# What Made You Become A Share Trader?



## strudy (12 August 2008)

For me it was in the heady days of* "Posiedon"* when a 20 cent share shot up to over $200 I made a tidy profit but exited out way to early. 

But from then on I was hooked.Even when I did not have the money to invest (You could invest a minimum of $50 back then.) I used to keep a record of what I would have bought had I had the funds. They call it paper trading nowdays and I still do it.

Ultimately its to make money or is it?

So what was your reason?


----------



## white_goodman (12 August 2008)

*Re: What Made You Become A Share Trader.*

i like the idea of creating nothing but owning everything


----------



## IFocus (12 August 2008)

Total unadulterated greed, thought I was going to learn the secret and make super fast bucks


----------



## korrupt_1 (12 August 2008)

i wanted to make enough to pay for the weekly petrol bill... wasnt that greedy... about $50 only....


----------



## Fishbulb (12 August 2008)

i like the idea of working for myself

but not too hard


----------



## nioka (12 August 2008)

I didn't know I was one. I thought I was an investor. All of a sudden the tax man decided I was a trader and not an investor so I can say; "It crept up on me when I wasn't keeping my eye on the ball." and the tax man made me become a trader.
 Actually this past month I'm beginning to wonder if it is a good idea. (Getting cut with falling knives.)


----------



## sam76 (12 August 2008)

I did it for the chicks.


----------



## nizar (12 August 2008)

sam76 said:


> I did it for the chicks.




LOL True story!
You and me both!


----------



## CanOz (12 August 2008)

You guys are hilarious!

I need an alternate career, thats why i started to learn trading as a profession. I intend to continue building enough capital, studying harder, gathering resources, and gaining more experience with a view to leaving my current work and trading full time to make a living.

Thats the plan.

Cheers,


CanOz


----------



## white_goodman (12 August 2008)

CanOz said:


> You guys are hilarious!
> 
> I need an alternate career, thats why i started to learn trading as a profession.

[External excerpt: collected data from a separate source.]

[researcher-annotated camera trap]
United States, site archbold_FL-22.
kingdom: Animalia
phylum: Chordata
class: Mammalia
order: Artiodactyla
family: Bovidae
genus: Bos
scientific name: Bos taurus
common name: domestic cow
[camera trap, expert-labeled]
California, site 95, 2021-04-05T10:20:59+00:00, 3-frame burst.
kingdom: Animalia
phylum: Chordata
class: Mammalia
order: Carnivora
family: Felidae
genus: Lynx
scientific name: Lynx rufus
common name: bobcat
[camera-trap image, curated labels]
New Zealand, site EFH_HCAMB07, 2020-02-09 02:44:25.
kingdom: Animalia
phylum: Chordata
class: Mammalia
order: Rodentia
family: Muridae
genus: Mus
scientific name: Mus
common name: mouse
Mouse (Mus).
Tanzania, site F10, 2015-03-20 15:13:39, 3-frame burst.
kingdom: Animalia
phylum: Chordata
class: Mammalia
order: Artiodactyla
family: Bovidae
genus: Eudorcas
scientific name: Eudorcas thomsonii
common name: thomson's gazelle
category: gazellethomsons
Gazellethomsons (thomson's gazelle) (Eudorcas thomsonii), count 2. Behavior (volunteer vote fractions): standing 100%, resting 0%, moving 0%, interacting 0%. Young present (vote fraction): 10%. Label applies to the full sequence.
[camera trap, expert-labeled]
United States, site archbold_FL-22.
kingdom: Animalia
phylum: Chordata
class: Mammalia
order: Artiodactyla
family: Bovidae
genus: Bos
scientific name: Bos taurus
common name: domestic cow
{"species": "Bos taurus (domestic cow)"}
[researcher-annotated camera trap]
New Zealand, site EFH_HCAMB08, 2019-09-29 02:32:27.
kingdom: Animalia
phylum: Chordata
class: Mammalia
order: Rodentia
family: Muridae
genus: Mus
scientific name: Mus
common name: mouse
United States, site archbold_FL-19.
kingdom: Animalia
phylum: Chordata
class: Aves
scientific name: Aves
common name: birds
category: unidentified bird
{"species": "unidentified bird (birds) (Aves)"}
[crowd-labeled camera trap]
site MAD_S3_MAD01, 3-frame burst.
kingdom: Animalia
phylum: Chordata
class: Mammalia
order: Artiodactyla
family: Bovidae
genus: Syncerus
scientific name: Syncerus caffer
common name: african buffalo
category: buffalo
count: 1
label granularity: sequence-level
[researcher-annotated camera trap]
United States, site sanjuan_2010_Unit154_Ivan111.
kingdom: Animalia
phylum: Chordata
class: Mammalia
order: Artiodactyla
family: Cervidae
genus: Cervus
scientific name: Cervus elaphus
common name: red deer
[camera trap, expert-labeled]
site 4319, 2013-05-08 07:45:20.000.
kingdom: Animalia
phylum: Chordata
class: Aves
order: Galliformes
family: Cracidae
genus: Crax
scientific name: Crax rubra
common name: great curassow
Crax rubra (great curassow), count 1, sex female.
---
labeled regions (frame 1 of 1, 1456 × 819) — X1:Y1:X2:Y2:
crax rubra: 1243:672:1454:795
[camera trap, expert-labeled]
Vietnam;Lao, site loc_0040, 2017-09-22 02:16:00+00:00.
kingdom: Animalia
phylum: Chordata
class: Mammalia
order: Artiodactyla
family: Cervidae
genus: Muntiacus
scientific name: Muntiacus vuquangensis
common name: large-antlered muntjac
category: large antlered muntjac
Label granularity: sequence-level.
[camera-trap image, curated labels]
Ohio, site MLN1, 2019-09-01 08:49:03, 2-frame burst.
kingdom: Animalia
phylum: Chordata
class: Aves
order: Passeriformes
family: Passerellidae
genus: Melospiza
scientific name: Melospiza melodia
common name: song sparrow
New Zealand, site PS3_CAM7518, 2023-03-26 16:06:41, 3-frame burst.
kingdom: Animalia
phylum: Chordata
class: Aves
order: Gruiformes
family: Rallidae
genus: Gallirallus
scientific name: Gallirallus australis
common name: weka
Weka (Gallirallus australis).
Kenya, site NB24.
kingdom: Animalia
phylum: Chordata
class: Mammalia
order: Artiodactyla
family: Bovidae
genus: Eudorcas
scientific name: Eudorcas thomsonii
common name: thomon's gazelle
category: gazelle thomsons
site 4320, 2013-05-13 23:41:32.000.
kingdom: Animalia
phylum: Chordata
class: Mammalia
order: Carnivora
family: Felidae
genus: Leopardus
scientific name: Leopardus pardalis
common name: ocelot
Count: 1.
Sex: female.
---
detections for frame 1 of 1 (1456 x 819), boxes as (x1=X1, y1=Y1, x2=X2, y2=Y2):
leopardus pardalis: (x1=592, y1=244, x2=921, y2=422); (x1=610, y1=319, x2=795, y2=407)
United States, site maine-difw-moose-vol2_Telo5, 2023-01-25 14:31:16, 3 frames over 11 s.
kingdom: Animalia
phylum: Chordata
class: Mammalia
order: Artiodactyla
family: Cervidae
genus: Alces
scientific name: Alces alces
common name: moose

I intend to continue building enough capital, studying harder, gathering resources, and gaining more experience with a view to leaving my current work and trading full time to make a living.
> 
> ...





thats the dream right there, retired at 30 would be great also


----------



## theasxgorilla (12 August 2008)

sam76 said:


> I did it for the chicks.




You must have seen the same flyer on the lamp post that I did.  Is your's working yet?


----------



## Sean K (13 August 2008)

Driving taxis was getting boring. 

But, looks like I'll be back there soon.


----------



## white_goodman (13 August 2008)

kennas said:


> Driving taxis was getting boring.
> 
> But, looks like I'll be back there soon.




well atleast petrol is cheap


----------



## finvik (19 August 2008)

thats an interesting question! never thought about it. but now as this question has come up i think i was naive when i got into this, i wanted to get rich quick n fast. but now i have been testing the waters for 4 years. and now i have dropped all the plans to get rich, i think i am not earning great, but iam ion the verge of recovering whatever i lost in the initial years. now my focus is to recover and then again............TRY TO GET RICH
vik


----------



## Trembling Hand (19 August 2008)

An easy way to fund my expensive lifestyle "needs" of fast cars, expensive women and exotic holidays.


----------



## nioka (19 August 2008)

Trembling Hand said:


> An easy way to fund my expensive lifestyle "needs" of fast cars, expensive women and exotic holidays.




Is it working out that way?


----------



## korrupt_1 (19 August 2008)

Trembling Hand said:


> An easy way to fund my expensive lifestyle "needs" of fast cars, expensive women and exotic holidays.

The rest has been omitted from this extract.